[BEGIN Extract provided]

# Hitler Hears About the 4.41



## rubikmaster (Jun 3, 2013)

Well, since so many of you guys like my Hitler is Cubing series so much I've decided to make a third one. This time, Hitler hears about the new 4.41 3x3 world record and he is very upset. I've also decided that I will be continuing my Hitler is Cubing series on the Cubing World collaboration channel which I have created, it has now even become more successful than my own channel. Anyway guys, I hope you'll enjoy the video. 

[video=youtube_share;NuEmuSPZGOc]http://youtu.be/NuEmuSPZGOc[/video]


----------



## Cubo largo (Jun 3, 2013)

LOL :3


----------



## Owen (Jun 3, 2013)

Haha, this one's great.


----------



## Kirjava (Jun 3, 2013)

the colourblind comment is inaccurate


----------



## jayefbe (Jun 3, 2013)

I love it. Basically the whole controversy in a funny video. Now, should I feel bad that I agree with Hitler?


----------



## stevecho816 (Jun 3, 2013)

Haha, made me laugh, good job


----------



## DennisStrehlau (Jun 3, 2013)

[END Extract provided]

What this exercise asks:
**a)** Answer these questions about the forum thread on the Hitler cubing video:
(i) What 3x3 world record time does the thread's title mention?
(ii) Which poster calls the colourblind comment inaccurate?
(iii) On which channel does rubikmaster plan to continue the series?
**b)** Transcribe the stretch of the forum thread from "## rubikmaster (Jun" through "enjoy the video.".
**c)** List every username that heads a post in the forum thread.
Answer using only the forum thread.

[BEGIN Dataset content]

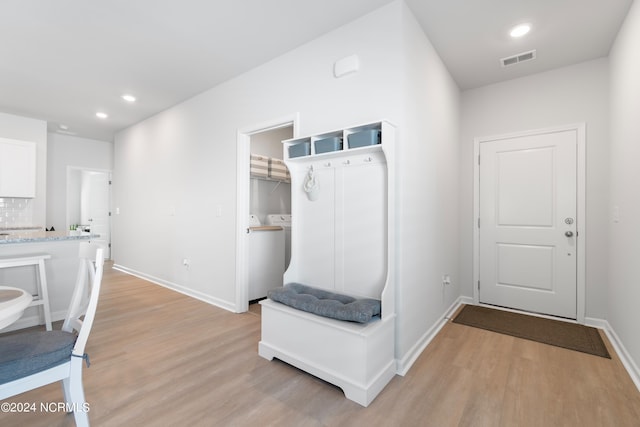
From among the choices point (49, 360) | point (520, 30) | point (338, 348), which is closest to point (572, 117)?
point (520, 30)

[END Dataset content]

Expected answers:
**a)**
(i) 4.41
(ii) Kirjava
(iii) The Cubing World collaboration channel

**b)**
## rubikmaster (Jun 3, 2013)

Well, since so many of you guys like my Hitler is Cubing series so much I've decided to make a third one. This time, Hitler hears about the new 4.41 3x3 world record and he is very upset. I've also decided that I will be continuing my Hitler is Cubing series on the Cubing World collaboration channel which I have created, it has now even become more successful than my own channel. Anyway guys, I hope you'll enjoy the video.

**c)** rubikmaster, Cubo largo, Owen, Kirjava, jayefbe, stevecho816, DennisStrehlau